Health Program
Kosovo’s infant mortality is among the highest in Europe. USAID is helping reduce infant mortality and improve maternal health by strengthening essential maternal and child health services.
Current Activities
Kosovo Maternal and Child Health Program
The Kosovo Maternal and Child Health Program is helping reduce infant mortality and improve maternal health by strengthening essential maternal and child health services.
The program is assisting primary and secondary care providers, as well as the Ministry of Health, in implementing a comprehensive approach to the delivery of maternal and child health services and other key health services for women and children. The three-year project is addressing several key areas:
1. Strong, regionalized system of maternal & newborn health care
The program is helping to establish capacity at two regional hospitals to care for at-risk newborns, in addition to the main newborn care offered in Pristina. Providing equipment, supplies, training and side-by-side mentoring of regional hospital staff will reduce infant mortality rates and ease the burden on the Pristina hospital.

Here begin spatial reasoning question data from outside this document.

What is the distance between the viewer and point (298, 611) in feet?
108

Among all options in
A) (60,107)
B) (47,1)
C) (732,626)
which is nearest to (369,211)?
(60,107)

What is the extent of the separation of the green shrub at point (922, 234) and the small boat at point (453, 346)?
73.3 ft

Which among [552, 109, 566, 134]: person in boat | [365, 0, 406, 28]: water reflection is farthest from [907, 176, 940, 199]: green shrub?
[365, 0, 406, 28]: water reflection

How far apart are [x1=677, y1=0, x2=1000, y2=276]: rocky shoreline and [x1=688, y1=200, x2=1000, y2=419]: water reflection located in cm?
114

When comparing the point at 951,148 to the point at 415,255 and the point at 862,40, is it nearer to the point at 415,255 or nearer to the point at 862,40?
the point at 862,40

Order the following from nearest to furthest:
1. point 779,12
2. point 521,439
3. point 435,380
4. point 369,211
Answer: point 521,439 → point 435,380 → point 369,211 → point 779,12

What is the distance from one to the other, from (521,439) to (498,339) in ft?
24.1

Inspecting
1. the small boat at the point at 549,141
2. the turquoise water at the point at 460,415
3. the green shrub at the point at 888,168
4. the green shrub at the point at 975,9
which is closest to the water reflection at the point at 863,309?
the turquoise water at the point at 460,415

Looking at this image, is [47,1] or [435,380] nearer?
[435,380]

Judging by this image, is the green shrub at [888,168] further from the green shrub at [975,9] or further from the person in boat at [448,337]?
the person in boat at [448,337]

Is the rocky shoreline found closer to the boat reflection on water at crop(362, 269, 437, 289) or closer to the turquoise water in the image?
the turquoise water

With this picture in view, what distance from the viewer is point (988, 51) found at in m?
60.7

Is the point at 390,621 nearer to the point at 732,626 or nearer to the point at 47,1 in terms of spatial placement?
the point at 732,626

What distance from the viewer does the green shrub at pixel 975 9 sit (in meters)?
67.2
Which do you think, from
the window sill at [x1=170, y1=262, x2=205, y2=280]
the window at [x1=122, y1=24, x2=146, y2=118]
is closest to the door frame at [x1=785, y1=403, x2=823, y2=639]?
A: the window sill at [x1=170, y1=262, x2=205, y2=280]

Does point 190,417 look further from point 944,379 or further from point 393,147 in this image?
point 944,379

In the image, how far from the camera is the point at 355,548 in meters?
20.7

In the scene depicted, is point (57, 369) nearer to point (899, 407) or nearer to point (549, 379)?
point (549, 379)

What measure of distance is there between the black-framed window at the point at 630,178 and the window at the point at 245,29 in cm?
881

The reach of these improvements extends beyond the regional hospitals. Staff at local Family Medicine Centers are also being trained on how to better care for premature infants. Training includes techniques such as proper warming of newborns being transported to another hospital, improving antenatal care for pregnant women, and identifying potential complicated births.
2. Improving pediatric care
Today children are treated in emergency rooms like adult patients, without specialized pediatric care. To ensure effective, basic care at all levels, as well as specialty care at the secondary level, a regionalized pediatric care network is being established. This will include establishing pediatric emergency care.
3. Women’s health
The project is improving women’s health through increasing health care providers’ skills in gynecology and increasing breast and cervical cancer detection and screening.